## DATASET ENTRIES
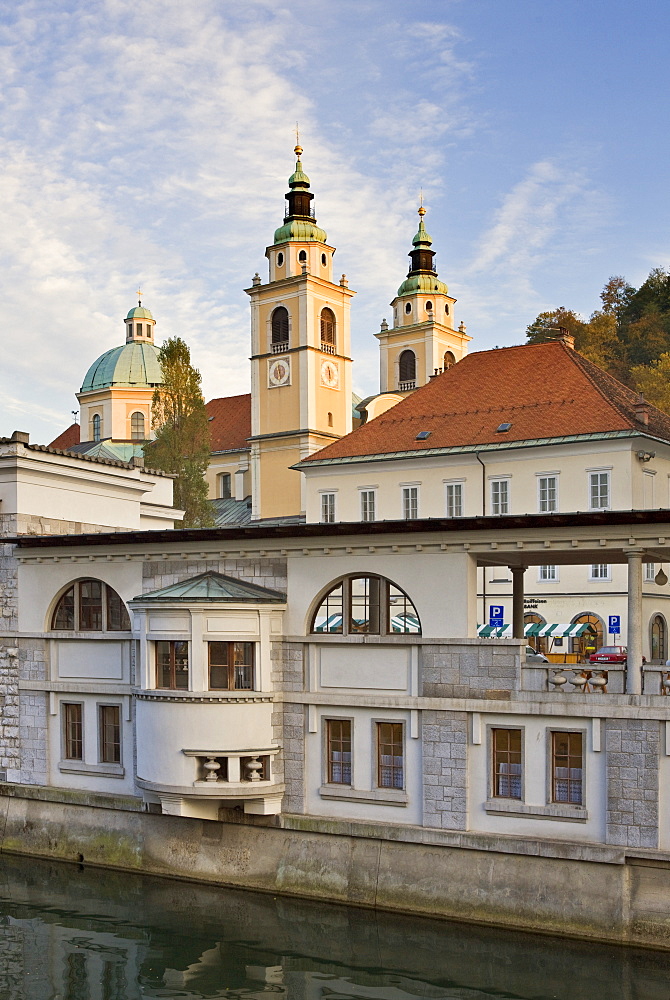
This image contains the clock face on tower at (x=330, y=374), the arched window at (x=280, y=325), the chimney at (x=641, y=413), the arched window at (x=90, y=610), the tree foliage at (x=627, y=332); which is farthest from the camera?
the tree foliage at (x=627, y=332)

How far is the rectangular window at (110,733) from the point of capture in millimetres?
26016

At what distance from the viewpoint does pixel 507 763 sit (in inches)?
834

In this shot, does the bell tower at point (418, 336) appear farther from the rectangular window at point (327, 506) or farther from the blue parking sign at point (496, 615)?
the blue parking sign at point (496, 615)

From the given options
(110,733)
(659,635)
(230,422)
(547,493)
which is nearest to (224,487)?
(230,422)

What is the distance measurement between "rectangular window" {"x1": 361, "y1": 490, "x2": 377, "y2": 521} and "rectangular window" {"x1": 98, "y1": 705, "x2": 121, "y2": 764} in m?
33.2

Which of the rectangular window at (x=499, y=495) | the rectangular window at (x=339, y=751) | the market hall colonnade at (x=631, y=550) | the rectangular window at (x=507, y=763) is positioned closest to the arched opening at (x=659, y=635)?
the rectangular window at (x=499, y=495)

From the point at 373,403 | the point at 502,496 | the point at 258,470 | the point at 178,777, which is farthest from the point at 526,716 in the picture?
the point at 373,403

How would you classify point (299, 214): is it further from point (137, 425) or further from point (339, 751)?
point (339, 751)

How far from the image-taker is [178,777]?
22.8 meters

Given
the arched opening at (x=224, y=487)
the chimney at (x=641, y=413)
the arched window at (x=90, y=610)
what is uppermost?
the chimney at (x=641, y=413)

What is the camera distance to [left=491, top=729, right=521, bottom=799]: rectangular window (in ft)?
69.2

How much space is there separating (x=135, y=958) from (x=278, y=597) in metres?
7.50

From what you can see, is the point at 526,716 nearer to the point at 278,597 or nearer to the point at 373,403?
the point at 278,597

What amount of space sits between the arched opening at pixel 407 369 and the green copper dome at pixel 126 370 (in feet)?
76.0
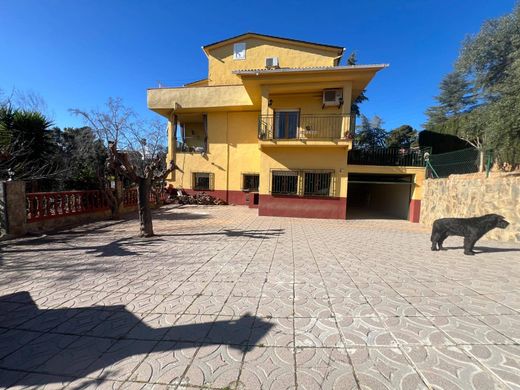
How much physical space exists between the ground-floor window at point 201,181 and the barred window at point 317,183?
289 inches

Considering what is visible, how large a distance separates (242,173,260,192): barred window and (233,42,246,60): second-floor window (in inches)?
327

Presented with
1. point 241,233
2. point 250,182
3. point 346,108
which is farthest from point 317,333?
point 250,182

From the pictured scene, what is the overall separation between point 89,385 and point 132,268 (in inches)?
112

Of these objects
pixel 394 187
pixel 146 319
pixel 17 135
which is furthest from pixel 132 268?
pixel 394 187

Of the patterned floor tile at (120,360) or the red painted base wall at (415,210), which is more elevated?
the red painted base wall at (415,210)

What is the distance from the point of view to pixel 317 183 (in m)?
11.4

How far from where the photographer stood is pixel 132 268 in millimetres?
4461

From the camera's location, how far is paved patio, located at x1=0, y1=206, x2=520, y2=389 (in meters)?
1.97

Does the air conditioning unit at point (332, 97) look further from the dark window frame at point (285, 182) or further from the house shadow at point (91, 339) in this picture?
the house shadow at point (91, 339)

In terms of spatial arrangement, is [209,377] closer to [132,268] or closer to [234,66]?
[132,268]

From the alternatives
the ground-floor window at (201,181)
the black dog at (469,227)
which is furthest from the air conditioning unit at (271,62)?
the black dog at (469,227)

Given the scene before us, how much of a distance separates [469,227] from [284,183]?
7.34 metres

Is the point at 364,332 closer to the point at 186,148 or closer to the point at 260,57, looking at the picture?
the point at 186,148

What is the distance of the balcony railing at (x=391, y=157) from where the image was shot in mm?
11445
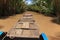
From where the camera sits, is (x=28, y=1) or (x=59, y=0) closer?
(x=59, y=0)

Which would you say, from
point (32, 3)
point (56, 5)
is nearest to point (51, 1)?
point (56, 5)

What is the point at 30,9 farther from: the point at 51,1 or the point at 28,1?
the point at 51,1

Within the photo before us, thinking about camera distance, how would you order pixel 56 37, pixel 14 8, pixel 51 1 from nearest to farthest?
1. pixel 56 37
2. pixel 51 1
3. pixel 14 8

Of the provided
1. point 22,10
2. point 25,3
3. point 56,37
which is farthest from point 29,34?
point 25,3

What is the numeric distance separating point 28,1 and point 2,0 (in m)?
3.86

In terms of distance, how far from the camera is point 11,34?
334 centimetres

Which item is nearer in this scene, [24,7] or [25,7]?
[24,7]

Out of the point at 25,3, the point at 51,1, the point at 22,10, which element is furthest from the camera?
the point at 25,3

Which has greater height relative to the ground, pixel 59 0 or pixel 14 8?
pixel 59 0

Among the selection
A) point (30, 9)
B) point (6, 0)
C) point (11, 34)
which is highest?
point (11, 34)

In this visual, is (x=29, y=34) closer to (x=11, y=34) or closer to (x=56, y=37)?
(x=11, y=34)

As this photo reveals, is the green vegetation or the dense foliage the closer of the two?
the green vegetation

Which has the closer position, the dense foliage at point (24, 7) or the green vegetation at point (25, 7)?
the green vegetation at point (25, 7)

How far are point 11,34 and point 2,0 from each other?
10.2 metres
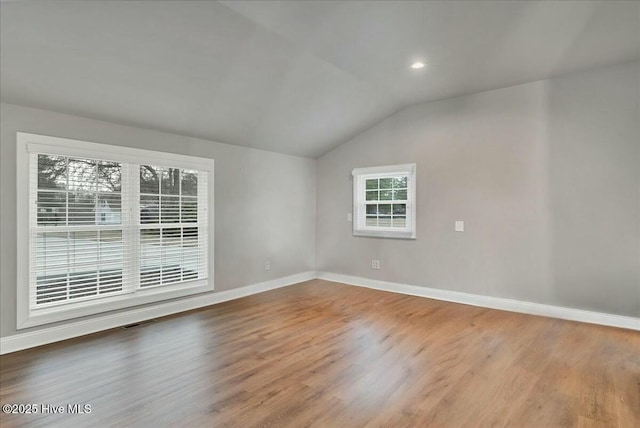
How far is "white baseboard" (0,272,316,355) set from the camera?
3066 mm

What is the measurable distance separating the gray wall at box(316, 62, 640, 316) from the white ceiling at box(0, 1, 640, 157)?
0.38 metres

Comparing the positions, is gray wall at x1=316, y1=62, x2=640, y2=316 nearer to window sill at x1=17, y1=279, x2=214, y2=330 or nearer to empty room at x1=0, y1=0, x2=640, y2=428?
empty room at x1=0, y1=0, x2=640, y2=428

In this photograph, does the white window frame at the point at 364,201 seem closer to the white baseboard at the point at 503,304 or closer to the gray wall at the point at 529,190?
the gray wall at the point at 529,190

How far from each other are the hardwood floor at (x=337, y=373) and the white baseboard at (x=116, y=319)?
0.11 meters

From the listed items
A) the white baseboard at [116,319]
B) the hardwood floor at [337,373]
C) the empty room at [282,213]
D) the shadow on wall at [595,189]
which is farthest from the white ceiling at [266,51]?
the hardwood floor at [337,373]

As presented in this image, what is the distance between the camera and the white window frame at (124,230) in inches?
121

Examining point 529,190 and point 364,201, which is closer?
point 529,190

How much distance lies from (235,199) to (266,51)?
7.43ft

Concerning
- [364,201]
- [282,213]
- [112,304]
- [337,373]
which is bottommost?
[337,373]

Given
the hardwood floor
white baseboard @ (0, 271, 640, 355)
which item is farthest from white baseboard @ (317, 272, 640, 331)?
the hardwood floor

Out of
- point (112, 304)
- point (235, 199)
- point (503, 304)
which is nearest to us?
point (112, 304)

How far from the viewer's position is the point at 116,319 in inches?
145

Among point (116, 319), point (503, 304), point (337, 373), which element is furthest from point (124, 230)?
point (503, 304)

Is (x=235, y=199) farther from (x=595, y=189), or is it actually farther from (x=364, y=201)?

## INSTRUCTIONS FOR THE TASK
Repeat each entry above word for word, leaving every picture out.

## RESULT FOR THIS TASK
This image contains the clock face on tower at (x=330, y=374), the arched window at (x=280, y=325), the chimney at (x=641, y=413), the arched window at (x=90, y=610), the tree foliage at (x=627, y=332); which is farthest from the camera?
the tree foliage at (x=627, y=332)

How far is the rectangular window at (110,733) from the point of capture in millimetres?
26016

At what distance from the viewpoint does pixel 507 763 sit (in inches)?
834

In this shot, does the bell tower at point (418, 336) appear farther from the rectangular window at point (327, 506) or farther from the blue parking sign at point (496, 615)?
the blue parking sign at point (496, 615)

From the given options
(110,733)
(659,635)
(230,422)
(547,493)
which is nearest to (224,487)?
(230,422)

What is the distance measurement between "rectangular window" {"x1": 361, "y1": 490, "x2": 377, "y2": 521} and "rectangular window" {"x1": 98, "y1": 705, "x2": 121, "y2": 764} in m?
33.2

Which of the rectangular window at (x=499, y=495) | the rectangular window at (x=339, y=751) | the market hall colonnade at (x=631, y=550) | the rectangular window at (x=507, y=763) is positioned closest to the arched opening at (x=659, y=635)?
the rectangular window at (x=499, y=495)

From the point at 373,403 | the point at 502,496 | the point at 258,470 | the point at 178,777, which is farthest from the point at 526,716 in the picture?
the point at 373,403

How would you classify point (299, 214): is it further from point (137, 425) or further from point (339, 751)?
point (339, 751)

How far from the image-taker is [178,777]?
22.8 meters

Given
the arched opening at (x=224, y=487)
the chimney at (x=641, y=413)
the arched window at (x=90, y=610)
what is uppermost?
the chimney at (x=641, y=413)

What is the camera distance to [left=491, top=729, right=521, bottom=799]: rectangular window (in ft)?
69.2

How much space is there separating (x=135, y=958) from (x=278, y=597) in metres?
7.50

From what you can see, is the point at 526,716 nearer to the point at 278,597 or nearer to the point at 373,403?
the point at 278,597

What amount of space sits between the arched opening at pixel 407 369 and the green copper dome at pixel 126 370 (in feet)?
76.0
How much physical space exists between the ground-floor window at point 201,181 and the barred window at point 317,183?
289 inches

Considering what is visible, how large a distance separates (242,173,260,192): barred window and (233,42,246,60): second-floor window (in inches)?
327

Presented with
1. point 241,233
2. point 250,182
3. point 346,108
which is farthest from point 317,333?
point 250,182

From the pictured scene, what is the overall separation between point 89,385 and point 132,268 (in inches)?
112

Of these objects
pixel 394 187
pixel 146 319
pixel 17 135
which is furthest from pixel 132 268?
pixel 394 187

Of the patterned floor tile at (120,360) or the red painted base wall at (415,210), which is more elevated?
the red painted base wall at (415,210)

What is the distance from the point of view to pixel 317 183 (in m)?
11.4

How far from where the photographer stood is pixel 132 268 in millimetres?
4461

From the camera's location, how far is paved patio, located at x1=0, y1=206, x2=520, y2=389 (in meters)?
1.97

Does the air conditioning unit at point (332, 97) look further from the dark window frame at point (285, 182) or further from the house shadow at point (91, 339) in this picture?
the house shadow at point (91, 339)

In terms of spatial arrangement, is [209,377] closer to [132,268] or closer to [234,66]?
[132,268]

From the alternatives
the ground-floor window at (201,181)
the black dog at (469,227)
which is furthest from the air conditioning unit at (271,62)?
the black dog at (469,227)

Given the scene before us, how much of a distance separates [469,227] from [284,183]?
7.34 metres

Is the point at 364,332 closer to the point at 186,148 or closer to the point at 260,57, looking at the picture?
the point at 186,148

What is the distance of the balcony railing at (x=391, y=157) from where the image was shot in mm?
11445
From where the camera sits, is (x=28, y=1) or (x=59, y=0) closer?
(x=59, y=0)

Which would you say, from
point (32, 3)
point (56, 5)
is nearest to point (51, 1)?
point (56, 5)

What is the point at 30,9 farther from: the point at 51,1 or the point at 28,1?
the point at 51,1

Within the photo before us, thinking about camera distance, how would you order pixel 56 37, pixel 14 8, pixel 51 1 from nearest to farthest?
1. pixel 56 37
2. pixel 51 1
3. pixel 14 8

Of the provided
1. point 22,10
2. point 25,3
3. point 56,37
which is farthest from point 29,34?
point 25,3

What is the numeric distance separating point 28,1 and point 2,0 (in m)?
3.86

In terms of distance, how far from the camera is point 11,34?
334 centimetres

Which item is nearer in this scene, [24,7] or [25,7]?
[24,7]

Out of the point at 25,3, the point at 51,1, the point at 22,10, which element is furthest from the camera?
the point at 25,3

Which has greater height relative to the ground, pixel 59 0 or pixel 14 8?
pixel 59 0

Among the selection
A) point (30, 9)
B) point (6, 0)
C) point (11, 34)
which is highest?
point (11, 34)

In this visual, is (x=29, y=34) closer to (x=11, y=34) or closer to (x=56, y=37)?
(x=11, y=34)

As this photo reveals, is the green vegetation or the dense foliage the closer of the two?
the green vegetation

Which has the closer position, the dense foliage at point (24, 7) or the green vegetation at point (25, 7)?
the green vegetation at point (25, 7)

How far are point 11,34 and point 2,0 from each other?
10.2 metres
How far is "white baseboard" (0,272,316,355) set from the camera?
3066 mm

What is the measurable distance separating the gray wall at box(316, 62, 640, 316) from the white ceiling at box(0, 1, 640, 157)?
0.38 metres

Comparing the positions, is gray wall at x1=316, y1=62, x2=640, y2=316 nearer to window sill at x1=17, y1=279, x2=214, y2=330 or nearer to empty room at x1=0, y1=0, x2=640, y2=428?
empty room at x1=0, y1=0, x2=640, y2=428

In this photograph, does the white window frame at the point at 364,201 seem closer to the white baseboard at the point at 503,304 or closer to the gray wall at the point at 529,190?
the gray wall at the point at 529,190

How far from each other are the hardwood floor at (x=337, y=373) and the white baseboard at (x=116, y=319)?
0.11 meters

From the listed items
A) the white baseboard at [116,319]
B) the hardwood floor at [337,373]
C) the empty room at [282,213]
D) the shadow on wall at [595,189]
which is farthest from the white ceiling at [266,51]?
the hardwood floor at [337,373]

As presented in this image, what is the distance between the camera and the white window frame at (124,230) in inches?
121

Examining point 529,190 and point 364,201, which is closer?
point 529,190

How much distance lies from (235,199) to (266,51)?
7.43ft

Concerning
- [364,201]
- [282,213]
- [112,304]
- [337,373]
which is bottommost?
[337,373]

Given
the hardwood floor
white baseboard @ (0, 271, 640, 355)
which item is farthest from white baseboard @ (317, 272, 640, 331)?
the hardwood floor

Out of
- point (112, 304)
- point (235, 199)
- point (503, 304)
which is nearest to us?
point (112, 304)

How far from the viewer's position is the point at 116,319 in inches?
145

Among point (116, 319), point (503, 304), point (337, 373), which element is furthest from point (124, 230)?
point (503, 304)

Is (x=235, y=199) farther from (x=595, y=189), or is it actually farther from (x=364, y=201)?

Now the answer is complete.